Interfacial Dynamics and Mechanical Properties of Substrate-Supported [c2]Daisy Chain Networks

Mechanically interlocked networks (MINs) comprise molecular components linked through mechanical bonds, imposing topological constraints that prevent fragment separation. Despite extensive experimental works on this intriguing material, theoretical investigations remain limited. Herein, we employ coarse-grained molecular dynamics simulations to explore the structure, interfacial dynamics, ring sliding, and mechanical properties of substrate-supported MINs thin films composed of [c2]daisy chains, where the effects of potential sliding distances (n), cross-linking degree (c), interfacial cohesive strength (ϵ_ps), and temperatures (T) are systematically explored.

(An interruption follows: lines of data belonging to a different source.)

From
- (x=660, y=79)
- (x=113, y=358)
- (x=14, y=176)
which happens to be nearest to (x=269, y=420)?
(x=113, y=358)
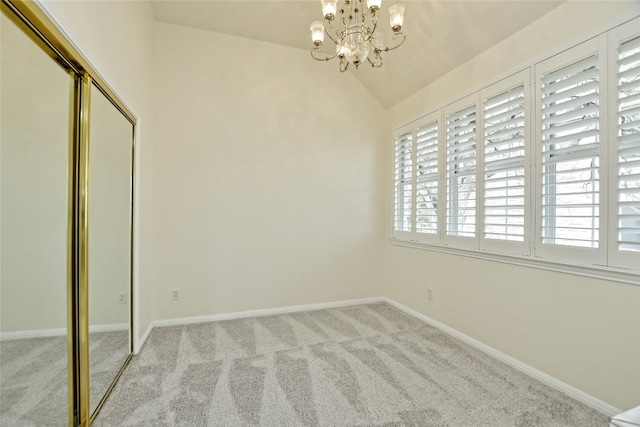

Our results show that stronger dynamic confinement occurs near the substrate with increasing ϵ_ps, particularly at lower T. Conversely, lower ϵ_ps (≤0.5) enhances the dynamics of the [c2]daisy chain near the substrate, resembling free-surface behavior. Interestingly, ring molecules display slower dynamics than axle chains, whose mobility strongly depends on proximity to the binding site, consistent with previous experimental studies. Conformational behavior remains largely unaffected by variations in ϵ_ps, T, and c, while an increase in n slightly enhances chain dynamics, increasing the radius of gyration (R_g). Pull-out tests reveal three stages in explaining the ring sliding mechanism. Initially, the ring tilts on the axle under tension without dissociation due to strong binding interactions. Subsequently, the ring dissociates from the binding site, leading to a rapid increase in sliding distance. Finally, the sliding distance reaches a plateau that matches the n value of the model. The durations of the latter two stages are significantly influenced by c. Higher c promotes crazing fiber formation, triggering an earlier onset of the second sliding stage, and increasing plateau stress during pull-out. These findings offer molecular-level insights into [c2]daisy chain MIN behavior, providing a foundation for future research on diverse MIN architectures and their applications in smart and adaptive materials.